Monday, Nov. 29, 1982

A Steely No

The locals defy their leaders

No industry has suffered more in the current slump than steelmaking. Once the backbone of the nation's industrial might, steel firms have seen sales plunge to the lowest levels in 24 years while unemployment has leaped to an alarming 37% of the work force.

Though steel has been plagued over the years by everything from strong foreign competition to outmoded mills and plants, the industry's biggest headache remains exorbitant wages, which now average $23.40 per hr., including benefits. That makes unionized steelworkers the most highly paid blue-collar laborers in American industry.

Though industry executives and union leaders alike realize that high wages are hurting the industry, efforts to improve the situation have consistently failed. Last summer the 30-member executive board of the United Steelworkers of America took up the idea of a wage freeze to help stop mounting layoffs and return the industry to profitability. But the feisty leaders of the union's 600 local chapters rejected the proposal.

Last week U.S.W. President Lloyd McBride tried again, this time with an imaginative appeal not just for a wage freeze but for what would have amounted to an unprecedented pay and benefits cut of nearly 10% in the first year of a new multiyear contract. The deal would have required the U.S.W., in effect, to tear up its existing two-year-old contract, which does not formally expire until next August, and sign a new 45-month contract under which the steel companies would set up generous profit-sharing plans for U.S.W. members.

Once again, however, the U.S.W's local union chieftains said no. At week's end, after more than four hours of heated closed-door debate, they voted the plan down, 231 to 141. Said McBride afterward: "I am disappointed, obviously. I would have preferred a settlement. But the wisdom of the majority is what we go by. It was a judgment call."
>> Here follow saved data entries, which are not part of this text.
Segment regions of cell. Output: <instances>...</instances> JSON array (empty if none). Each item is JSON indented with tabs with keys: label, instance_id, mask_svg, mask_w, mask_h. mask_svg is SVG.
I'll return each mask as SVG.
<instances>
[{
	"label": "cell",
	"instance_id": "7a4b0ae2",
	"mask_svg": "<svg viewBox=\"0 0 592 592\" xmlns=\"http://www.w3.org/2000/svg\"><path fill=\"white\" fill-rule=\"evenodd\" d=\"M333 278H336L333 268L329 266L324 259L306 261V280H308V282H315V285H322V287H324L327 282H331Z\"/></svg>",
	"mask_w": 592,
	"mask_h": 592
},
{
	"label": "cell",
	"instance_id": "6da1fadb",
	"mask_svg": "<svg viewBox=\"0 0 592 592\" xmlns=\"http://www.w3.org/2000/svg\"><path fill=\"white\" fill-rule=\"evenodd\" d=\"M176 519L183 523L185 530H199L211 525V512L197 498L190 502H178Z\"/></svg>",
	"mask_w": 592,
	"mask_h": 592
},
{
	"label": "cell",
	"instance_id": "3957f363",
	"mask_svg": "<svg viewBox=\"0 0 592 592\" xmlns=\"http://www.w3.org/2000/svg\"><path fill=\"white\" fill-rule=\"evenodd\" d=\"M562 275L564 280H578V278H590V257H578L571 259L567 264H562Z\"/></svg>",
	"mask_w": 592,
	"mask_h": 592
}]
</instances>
For the foundering industry, the rejection could not have come at a worse time. Steel executives have been counting desperately on an economic recovery beginning next spring to help boost steel shipments and cut the industry's hemorrhaging losses. But even if demand for steel does improve, the companies could wind up losing if they have to negotiate a new contract with the U.S.W. as sales and profits are starting to recover. For both labor and management, the ultimate disaster would, of course, be a strike. It would open the door to a surge in foreign imports, bringing yet more anguish to the bleeding industry.